Starkville Daily News

House plan: Little change in aid to schools in next 2 years

- By JEFF AMY Associated Press

JACKSON, Miss. (AP) — There would be little change in state aid to Mississipp­i public school districts in the next two years under a new funding formula being pushed by House Republican leaders.

The House Appropriat­ions Committee moved House Bill 957 forward Tuesday on a divided voice vote, setting up for a vote by the full House as soon as Wednesday.

House Education Committee Chairman Richard Bennett emphasized again in Tuesday's meeting that districts would be protected from losses in the first two years of a projected seven-year phase in.

"No one will get less in '19 and '20 than this year," said Bennett, a Long Beach Republican.

Nathan Wells, chief of staff for House Speaker Philip Gunn, said districts gaining enrollment would get only a little more money under a method not yet been disclosed. Wells said the increase would be less than $10 million next year over the $2.27 billion the state projects to spend on the current formula, the Mississipp­i Adequate Education Program.

That defers the promise of what would be $107 million over time, and $53 million more in the first year that the new formula begins to operate. There are already questions about where the Legislatur­e would get the additional money. Bennett on Tuesday appeared to assure Rep. Jerry Turner, a Baldwyn Republican, that the additional money wouldn't come out of a pot that's used to fund career and technical education outside the current formula. But Wells said after the hearing that some money could still come from that $97 million pot.

House Minority Leader David Baria, a Bay St. Louis Democrat, offered an amendment in the committee hearing to postpone any change for two years. Baria said that would give time for five separate studies ordered by the bill on various aspects of funding to be completed. Bennett, though, urged the committee to move ahead, pledging lawmakers could revisit those issues during the period in which funding would change little.

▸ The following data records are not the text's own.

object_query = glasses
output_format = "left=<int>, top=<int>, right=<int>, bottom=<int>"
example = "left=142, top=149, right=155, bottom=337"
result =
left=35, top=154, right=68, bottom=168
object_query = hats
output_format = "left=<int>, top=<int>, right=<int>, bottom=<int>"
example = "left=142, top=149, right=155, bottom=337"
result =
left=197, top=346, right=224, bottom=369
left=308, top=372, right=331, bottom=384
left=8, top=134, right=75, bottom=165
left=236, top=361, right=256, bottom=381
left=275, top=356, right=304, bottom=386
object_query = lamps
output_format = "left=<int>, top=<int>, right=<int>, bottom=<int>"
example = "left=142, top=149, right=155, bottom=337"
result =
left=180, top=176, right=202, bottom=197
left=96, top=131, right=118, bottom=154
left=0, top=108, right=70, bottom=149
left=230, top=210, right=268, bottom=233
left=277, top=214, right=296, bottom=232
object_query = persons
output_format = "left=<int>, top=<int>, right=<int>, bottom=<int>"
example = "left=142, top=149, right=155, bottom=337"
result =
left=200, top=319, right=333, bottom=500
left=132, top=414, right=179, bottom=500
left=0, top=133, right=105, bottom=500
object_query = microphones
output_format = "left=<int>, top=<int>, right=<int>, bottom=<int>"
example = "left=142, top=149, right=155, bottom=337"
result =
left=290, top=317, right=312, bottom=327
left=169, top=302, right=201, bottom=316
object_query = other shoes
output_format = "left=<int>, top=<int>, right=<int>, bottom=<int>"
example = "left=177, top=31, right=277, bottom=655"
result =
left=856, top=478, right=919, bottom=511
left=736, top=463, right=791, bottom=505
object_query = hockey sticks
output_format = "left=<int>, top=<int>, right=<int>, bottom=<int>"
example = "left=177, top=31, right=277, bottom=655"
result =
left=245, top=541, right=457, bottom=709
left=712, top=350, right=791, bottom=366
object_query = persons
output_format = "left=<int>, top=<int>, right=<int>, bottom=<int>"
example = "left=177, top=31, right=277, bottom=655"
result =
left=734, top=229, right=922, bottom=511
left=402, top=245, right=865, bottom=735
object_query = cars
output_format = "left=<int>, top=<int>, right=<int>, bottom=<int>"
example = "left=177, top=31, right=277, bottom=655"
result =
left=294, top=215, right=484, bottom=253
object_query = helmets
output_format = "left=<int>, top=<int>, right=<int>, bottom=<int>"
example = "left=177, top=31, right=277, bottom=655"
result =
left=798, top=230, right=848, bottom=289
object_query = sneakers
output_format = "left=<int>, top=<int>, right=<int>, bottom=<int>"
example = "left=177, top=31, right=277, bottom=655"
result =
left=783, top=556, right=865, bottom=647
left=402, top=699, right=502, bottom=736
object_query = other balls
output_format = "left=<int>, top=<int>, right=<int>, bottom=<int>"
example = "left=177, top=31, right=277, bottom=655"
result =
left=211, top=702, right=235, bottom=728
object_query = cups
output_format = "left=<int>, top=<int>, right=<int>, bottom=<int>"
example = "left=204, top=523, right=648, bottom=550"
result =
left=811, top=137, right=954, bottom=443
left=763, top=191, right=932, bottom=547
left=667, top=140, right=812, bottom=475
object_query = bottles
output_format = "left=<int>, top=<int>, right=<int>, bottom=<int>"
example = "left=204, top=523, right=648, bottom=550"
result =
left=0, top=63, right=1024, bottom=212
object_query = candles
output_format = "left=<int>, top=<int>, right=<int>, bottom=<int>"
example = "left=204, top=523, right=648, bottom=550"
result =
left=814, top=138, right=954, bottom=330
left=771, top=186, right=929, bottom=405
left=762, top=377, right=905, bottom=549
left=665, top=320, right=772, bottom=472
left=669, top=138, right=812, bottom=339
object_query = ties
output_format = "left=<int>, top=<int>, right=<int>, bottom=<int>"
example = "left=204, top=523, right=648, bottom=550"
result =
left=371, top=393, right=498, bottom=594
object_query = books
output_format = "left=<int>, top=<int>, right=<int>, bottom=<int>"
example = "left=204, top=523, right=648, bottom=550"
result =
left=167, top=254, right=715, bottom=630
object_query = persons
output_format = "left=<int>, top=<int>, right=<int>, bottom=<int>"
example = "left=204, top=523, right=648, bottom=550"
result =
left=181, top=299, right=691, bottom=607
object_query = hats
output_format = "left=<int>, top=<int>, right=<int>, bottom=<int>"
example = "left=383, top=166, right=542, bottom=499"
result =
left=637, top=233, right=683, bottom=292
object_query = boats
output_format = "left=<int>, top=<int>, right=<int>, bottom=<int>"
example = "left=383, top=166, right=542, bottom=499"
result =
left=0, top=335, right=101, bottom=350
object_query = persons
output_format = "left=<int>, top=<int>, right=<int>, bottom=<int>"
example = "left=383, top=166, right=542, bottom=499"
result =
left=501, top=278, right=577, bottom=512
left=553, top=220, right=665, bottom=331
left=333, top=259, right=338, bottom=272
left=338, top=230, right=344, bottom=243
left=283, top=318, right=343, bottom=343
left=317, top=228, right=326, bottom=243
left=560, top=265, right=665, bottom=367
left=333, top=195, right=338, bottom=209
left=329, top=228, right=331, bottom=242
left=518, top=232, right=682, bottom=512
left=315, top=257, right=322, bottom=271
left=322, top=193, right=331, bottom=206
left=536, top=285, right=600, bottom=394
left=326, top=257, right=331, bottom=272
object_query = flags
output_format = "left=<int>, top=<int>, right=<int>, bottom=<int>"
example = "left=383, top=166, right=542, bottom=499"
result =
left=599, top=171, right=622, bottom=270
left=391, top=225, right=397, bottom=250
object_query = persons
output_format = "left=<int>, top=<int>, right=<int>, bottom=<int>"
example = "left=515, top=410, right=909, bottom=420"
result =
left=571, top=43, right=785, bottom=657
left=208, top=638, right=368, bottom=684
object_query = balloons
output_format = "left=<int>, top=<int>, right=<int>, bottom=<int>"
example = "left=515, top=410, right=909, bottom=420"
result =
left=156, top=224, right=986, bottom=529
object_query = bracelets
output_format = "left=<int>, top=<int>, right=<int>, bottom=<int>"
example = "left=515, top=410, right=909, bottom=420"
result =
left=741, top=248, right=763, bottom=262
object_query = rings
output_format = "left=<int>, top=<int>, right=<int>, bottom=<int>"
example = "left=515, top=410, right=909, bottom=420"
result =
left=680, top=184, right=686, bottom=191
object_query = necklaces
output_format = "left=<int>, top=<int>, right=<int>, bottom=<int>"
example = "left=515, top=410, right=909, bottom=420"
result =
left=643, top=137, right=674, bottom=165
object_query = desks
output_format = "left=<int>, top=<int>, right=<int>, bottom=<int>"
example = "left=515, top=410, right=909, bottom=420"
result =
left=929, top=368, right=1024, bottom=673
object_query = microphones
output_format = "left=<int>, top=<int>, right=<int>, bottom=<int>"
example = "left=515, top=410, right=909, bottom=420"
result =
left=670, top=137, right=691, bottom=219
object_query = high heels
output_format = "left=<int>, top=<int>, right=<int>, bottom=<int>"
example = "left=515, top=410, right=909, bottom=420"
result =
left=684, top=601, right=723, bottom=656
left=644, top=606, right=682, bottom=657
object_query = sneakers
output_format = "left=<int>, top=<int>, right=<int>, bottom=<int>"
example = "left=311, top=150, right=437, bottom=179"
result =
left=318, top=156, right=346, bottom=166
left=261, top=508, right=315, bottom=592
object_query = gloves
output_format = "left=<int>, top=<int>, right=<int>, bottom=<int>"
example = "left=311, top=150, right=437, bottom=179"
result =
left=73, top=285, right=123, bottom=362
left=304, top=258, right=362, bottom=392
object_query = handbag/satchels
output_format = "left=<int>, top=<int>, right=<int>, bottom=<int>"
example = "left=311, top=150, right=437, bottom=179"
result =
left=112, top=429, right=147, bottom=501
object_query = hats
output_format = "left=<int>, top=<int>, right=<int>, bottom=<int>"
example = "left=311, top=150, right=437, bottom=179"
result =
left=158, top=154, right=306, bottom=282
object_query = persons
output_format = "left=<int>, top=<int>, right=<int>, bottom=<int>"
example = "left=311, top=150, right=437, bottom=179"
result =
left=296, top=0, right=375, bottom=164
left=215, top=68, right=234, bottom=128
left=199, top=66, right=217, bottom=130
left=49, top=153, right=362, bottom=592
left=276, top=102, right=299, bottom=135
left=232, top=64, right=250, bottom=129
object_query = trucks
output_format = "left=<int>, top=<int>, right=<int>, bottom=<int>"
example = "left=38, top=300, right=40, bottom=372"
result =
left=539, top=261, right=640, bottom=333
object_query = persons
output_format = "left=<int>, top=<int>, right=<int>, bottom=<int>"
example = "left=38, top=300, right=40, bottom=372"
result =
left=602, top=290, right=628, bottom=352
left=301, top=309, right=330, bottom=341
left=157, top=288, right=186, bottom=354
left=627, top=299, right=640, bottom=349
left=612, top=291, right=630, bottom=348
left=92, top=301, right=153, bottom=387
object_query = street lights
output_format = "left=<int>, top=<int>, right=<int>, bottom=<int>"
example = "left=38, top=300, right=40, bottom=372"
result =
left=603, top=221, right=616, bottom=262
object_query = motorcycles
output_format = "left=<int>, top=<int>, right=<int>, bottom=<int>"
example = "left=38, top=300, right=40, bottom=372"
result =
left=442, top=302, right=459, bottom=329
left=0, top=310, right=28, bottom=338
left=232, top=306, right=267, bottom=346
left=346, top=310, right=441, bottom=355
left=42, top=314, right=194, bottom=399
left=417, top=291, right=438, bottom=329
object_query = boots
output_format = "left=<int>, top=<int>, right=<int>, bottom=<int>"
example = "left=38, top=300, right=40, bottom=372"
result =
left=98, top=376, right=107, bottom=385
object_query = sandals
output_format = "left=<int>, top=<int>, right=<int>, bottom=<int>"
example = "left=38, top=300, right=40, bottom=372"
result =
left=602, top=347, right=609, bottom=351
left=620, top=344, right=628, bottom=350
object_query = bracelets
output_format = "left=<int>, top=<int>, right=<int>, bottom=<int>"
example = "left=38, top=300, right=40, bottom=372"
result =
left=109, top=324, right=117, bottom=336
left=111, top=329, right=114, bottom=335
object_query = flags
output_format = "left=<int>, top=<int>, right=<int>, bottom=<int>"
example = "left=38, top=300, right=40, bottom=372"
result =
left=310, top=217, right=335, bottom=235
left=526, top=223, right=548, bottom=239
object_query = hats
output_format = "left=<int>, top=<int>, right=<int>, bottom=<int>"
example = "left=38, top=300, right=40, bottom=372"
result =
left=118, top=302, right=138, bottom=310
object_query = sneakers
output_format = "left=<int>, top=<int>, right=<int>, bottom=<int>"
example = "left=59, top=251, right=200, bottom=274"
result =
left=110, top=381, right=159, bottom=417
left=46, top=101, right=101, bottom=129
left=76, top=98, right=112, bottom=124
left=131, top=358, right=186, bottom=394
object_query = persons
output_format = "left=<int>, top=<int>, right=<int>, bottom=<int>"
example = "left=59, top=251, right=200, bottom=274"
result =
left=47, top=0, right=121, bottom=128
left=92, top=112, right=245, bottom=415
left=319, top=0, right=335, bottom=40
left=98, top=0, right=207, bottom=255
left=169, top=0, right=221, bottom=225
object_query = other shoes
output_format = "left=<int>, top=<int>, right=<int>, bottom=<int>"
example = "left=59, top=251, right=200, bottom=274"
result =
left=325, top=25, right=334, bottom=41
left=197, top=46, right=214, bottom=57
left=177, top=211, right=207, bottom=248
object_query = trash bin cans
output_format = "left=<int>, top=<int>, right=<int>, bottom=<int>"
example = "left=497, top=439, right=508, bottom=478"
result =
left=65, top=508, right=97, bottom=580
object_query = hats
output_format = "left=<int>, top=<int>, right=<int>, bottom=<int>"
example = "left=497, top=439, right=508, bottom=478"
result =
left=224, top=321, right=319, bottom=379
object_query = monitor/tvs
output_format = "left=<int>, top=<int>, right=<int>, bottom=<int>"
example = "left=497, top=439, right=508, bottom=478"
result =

"Any adjustment that needs to be made will be made while they're still in the two-year period," Bennett said.

The new formula would provide a base student cost of $4,800, allocated to educate a student with no special requiremen­ts. It would then add extra per-student amounts for special education students, gifted students, high school students and those learning English. Extremely rural districts get an extra bump.

The proposal would spend $157 million less than the Mississipp­i Adequate Education Program legally mandates for next year.

A total of 24 school districts projects to lose money, while 118 are projected to gain.